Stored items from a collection
_ _ _ _ _
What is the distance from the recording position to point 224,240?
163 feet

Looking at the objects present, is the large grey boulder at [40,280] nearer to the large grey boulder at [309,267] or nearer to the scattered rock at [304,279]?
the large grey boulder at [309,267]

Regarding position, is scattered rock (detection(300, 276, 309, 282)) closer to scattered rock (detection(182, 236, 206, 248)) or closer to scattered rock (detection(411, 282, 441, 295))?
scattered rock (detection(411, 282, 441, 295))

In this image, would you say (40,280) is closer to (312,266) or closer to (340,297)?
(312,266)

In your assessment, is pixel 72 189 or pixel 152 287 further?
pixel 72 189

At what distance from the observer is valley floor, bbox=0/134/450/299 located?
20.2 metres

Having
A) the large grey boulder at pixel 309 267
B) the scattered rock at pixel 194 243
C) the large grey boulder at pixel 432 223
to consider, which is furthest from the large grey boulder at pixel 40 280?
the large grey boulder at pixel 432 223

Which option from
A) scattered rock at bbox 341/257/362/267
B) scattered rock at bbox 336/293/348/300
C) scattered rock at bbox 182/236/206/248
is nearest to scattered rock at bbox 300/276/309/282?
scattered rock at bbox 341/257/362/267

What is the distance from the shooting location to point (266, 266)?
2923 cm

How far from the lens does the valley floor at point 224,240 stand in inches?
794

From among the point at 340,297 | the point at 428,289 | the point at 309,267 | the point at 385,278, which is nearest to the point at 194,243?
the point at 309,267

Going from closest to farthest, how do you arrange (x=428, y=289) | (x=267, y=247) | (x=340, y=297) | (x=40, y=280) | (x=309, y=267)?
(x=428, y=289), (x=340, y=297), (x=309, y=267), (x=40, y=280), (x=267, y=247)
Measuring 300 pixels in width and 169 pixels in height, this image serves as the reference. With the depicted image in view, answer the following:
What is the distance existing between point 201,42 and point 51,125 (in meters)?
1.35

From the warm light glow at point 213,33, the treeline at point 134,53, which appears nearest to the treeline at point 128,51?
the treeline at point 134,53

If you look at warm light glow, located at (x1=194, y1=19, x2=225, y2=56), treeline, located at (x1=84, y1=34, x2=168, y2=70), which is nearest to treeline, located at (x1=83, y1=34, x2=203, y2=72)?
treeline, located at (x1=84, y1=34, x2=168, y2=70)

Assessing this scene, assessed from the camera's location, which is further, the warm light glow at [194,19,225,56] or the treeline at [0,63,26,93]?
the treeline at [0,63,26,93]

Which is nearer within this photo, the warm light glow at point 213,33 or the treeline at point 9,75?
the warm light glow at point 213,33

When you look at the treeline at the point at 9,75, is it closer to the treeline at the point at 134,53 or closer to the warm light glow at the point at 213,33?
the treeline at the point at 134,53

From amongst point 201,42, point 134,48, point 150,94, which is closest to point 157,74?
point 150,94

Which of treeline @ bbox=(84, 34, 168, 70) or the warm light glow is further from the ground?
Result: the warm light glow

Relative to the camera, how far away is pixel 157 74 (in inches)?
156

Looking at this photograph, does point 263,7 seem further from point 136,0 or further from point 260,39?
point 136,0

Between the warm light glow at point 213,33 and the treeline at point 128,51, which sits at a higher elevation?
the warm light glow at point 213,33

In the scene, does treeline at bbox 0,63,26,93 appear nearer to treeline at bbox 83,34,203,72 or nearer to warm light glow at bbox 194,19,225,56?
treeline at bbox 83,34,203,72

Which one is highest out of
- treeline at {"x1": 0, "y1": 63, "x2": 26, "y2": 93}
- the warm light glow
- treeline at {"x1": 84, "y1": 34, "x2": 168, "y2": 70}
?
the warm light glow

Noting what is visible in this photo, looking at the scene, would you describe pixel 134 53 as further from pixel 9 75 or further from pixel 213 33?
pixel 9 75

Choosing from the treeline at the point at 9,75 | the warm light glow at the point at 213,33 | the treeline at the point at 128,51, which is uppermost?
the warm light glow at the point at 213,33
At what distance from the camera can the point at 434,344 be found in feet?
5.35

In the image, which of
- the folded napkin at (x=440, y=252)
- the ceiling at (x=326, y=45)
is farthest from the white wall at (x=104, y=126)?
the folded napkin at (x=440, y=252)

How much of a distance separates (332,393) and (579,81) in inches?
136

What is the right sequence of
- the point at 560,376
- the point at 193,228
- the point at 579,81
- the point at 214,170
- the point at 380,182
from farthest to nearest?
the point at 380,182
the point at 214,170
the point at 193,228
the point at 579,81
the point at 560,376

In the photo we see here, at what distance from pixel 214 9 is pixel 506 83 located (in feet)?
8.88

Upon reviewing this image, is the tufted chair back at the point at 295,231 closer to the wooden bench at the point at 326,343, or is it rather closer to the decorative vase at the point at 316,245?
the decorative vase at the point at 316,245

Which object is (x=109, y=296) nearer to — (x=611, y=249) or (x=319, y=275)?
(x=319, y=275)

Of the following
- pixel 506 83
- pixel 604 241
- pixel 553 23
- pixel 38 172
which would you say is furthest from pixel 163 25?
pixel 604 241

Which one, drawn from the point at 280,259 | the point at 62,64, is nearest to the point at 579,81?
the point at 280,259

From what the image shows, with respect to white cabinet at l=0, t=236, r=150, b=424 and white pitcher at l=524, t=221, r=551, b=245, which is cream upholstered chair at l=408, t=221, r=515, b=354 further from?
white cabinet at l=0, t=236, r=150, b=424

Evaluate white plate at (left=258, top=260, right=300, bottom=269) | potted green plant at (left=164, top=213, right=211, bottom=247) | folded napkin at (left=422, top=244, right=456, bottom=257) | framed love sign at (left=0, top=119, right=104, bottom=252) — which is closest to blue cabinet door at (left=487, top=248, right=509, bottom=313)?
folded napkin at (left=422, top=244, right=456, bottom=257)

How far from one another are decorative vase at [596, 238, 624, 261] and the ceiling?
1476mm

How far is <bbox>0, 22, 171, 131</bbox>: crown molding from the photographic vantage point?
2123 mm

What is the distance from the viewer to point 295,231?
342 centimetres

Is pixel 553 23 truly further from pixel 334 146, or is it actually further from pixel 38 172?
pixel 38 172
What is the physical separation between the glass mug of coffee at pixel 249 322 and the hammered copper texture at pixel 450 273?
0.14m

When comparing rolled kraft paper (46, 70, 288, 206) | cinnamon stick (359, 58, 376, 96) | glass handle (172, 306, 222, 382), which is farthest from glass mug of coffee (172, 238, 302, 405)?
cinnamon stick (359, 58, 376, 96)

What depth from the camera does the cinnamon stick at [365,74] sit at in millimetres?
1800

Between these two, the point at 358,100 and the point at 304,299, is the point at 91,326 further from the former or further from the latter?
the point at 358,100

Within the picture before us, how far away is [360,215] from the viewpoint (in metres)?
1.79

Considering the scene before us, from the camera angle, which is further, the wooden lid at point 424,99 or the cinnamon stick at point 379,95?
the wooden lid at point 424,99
_ _ _ _ _
■ **WORK INSTRUCTIONS**
Copy the lines without any change, starting at the first line of the collection and ending at the line that contains "20.2 metres", with both of those lines included.

■ **TASK SOLUTION**
What is the distance from the recording position to point 224,240?
163 feet

Looking at the objects present, is the large grey boulder at [40,280] nearer to the large grey boulder at [309,267] or nearer to the scattered rock at [304,279]?
the large grey boulder at [309,267]

Regarding position, is scattered rock (detection(300, 276, 309, 282)) closer to scattered rock (detection(182, 236, 206, 248)) or closer to scattered rock (detection(411, 282, 441, 295))?
scattered rock (detection(411, 282, 441, 295))

In this image, would you say (40,280) is closer to (312,266) or closer to (340,297)?
(312,266)

In your assessment, is pixel 72 189 or pixel 152 287 further?
pixel 72 189

At what distance from the observer is valley floor, bbox=0/134/450/299 located?
20.2 metres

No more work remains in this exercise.